Which Braintree business object IDs could be made available to end users

116 views Asked by At

Braintree API returns various internal IDs to business objects including IDs of Subscription, Plan, PaymentMethod, and such. Are there any security issues in sharing these IDs with end-users' applications (the front-end code running on users' devices)? (The end-user would not see these IDs, but they would be transmitted through the wire.)

Detailed example:

The user adds a payment method to the App. The App server forwards the request to Braintree, for example:

val result = gateway.paymentMethod.create(
            new PaymentMethodRequest()
              .customerId(user.billing.get.braintree.customerID)
              .paymentMethodNonce(nonce)
              .billingAddressId(user.billing.get.braintree.addressID.get)
              .options()
              .makeDefault(true)
              .verifyCard(true)
              .failOnDuplicatePaymentMethod(false)
              .done()
          )

Then the result is handled as follows:

Option(result.getTarget)
            .map {
              case card: CreditCard =>
                braintreePaymentMethod(
                  card.getClass.getCanonicalName,
                  card.getToken,
                  card.getImageUrl,
                  card.isDefault,
                  "ending " + card.getLast4
                )
            }
            .getOrElse(throw Payments.Exception.Braintree(result.getMessage))

The card.getToken returns the payment method's token as in interface:


public interface PaymentMethod {

    String getToken();
    boolean isDefault();
    String getImageUrl();
    String getCustomerId();
    List<Subscription> getSubscriptions();
}

The above token acquired by getToken is then used to check the existence of the payment method, moreover, used to remove, list and update the method.

Internally, in the App, this token could also be used to identify the payment method.

Recap: Are there any security issues to share this token with the user?

3

There are 3 answers

1
sarveshseri On

I don't see any point in sharing the braintree identifiers with users.

If you want to provide some functionality over those payments or address then these should go through your api.

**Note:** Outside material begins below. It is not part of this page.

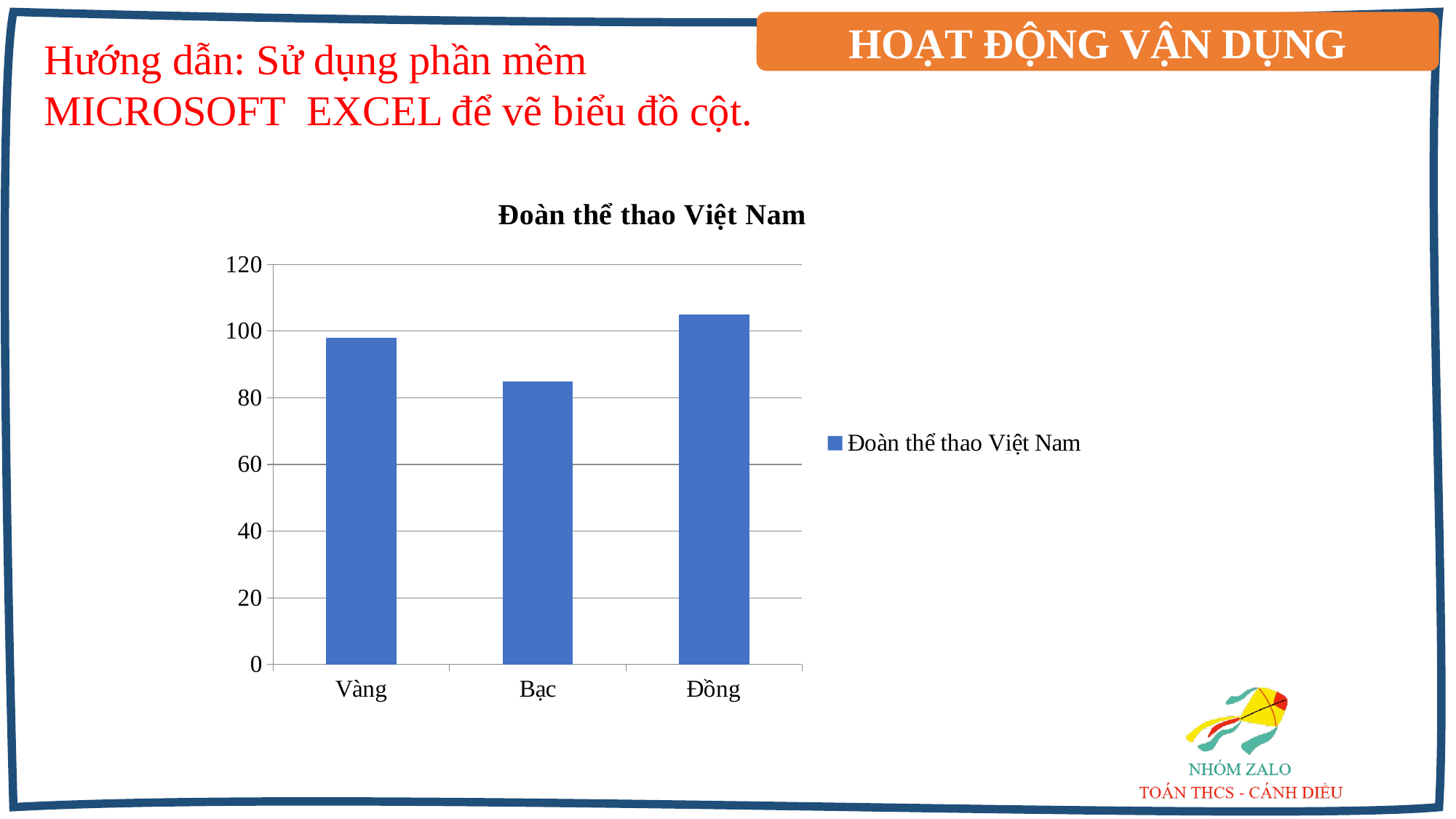
What kind of chart is shown on the slide? bar chart How many series does the chart legend list? 1 Which is larger, the value for Vàng or the value for Bạc? Vàng Which category has the lowest bar in the chart? Bạc Is the value for Vàng greater or less than 80? greater Which is larger, the value for Đồng or the value for Vàng? Đồng How many categories are shown on the x axis of the chart? 3 Is the value for Đồng greater or less than 100? greater What is the name of the series shown in the chart legend? Đoàn thể thao Việt Nam Which category has the highest bar in the chart? Đồng What is the title of the chart? Đoàn thể thao Việt Nam Is the value for Bạc greater or less than 100? less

Ideally, you should not expose the braintree domain model directly to the users (this is standard pactice for almost every third party domain model). You can create your own domain model on top of braintree domain model. All of your api's will revolve around your domain model which will proxy for braintree domain model.

4
Preston PHX On

Braintree identifiers and tokens aren't interesting or relevant to users. There is no reason to share them. The last 4 of the card is all you need to show for their later reference purposes.

0
Johnny On

If you have to use it, that's fine.Middleware can be used to ensure security here.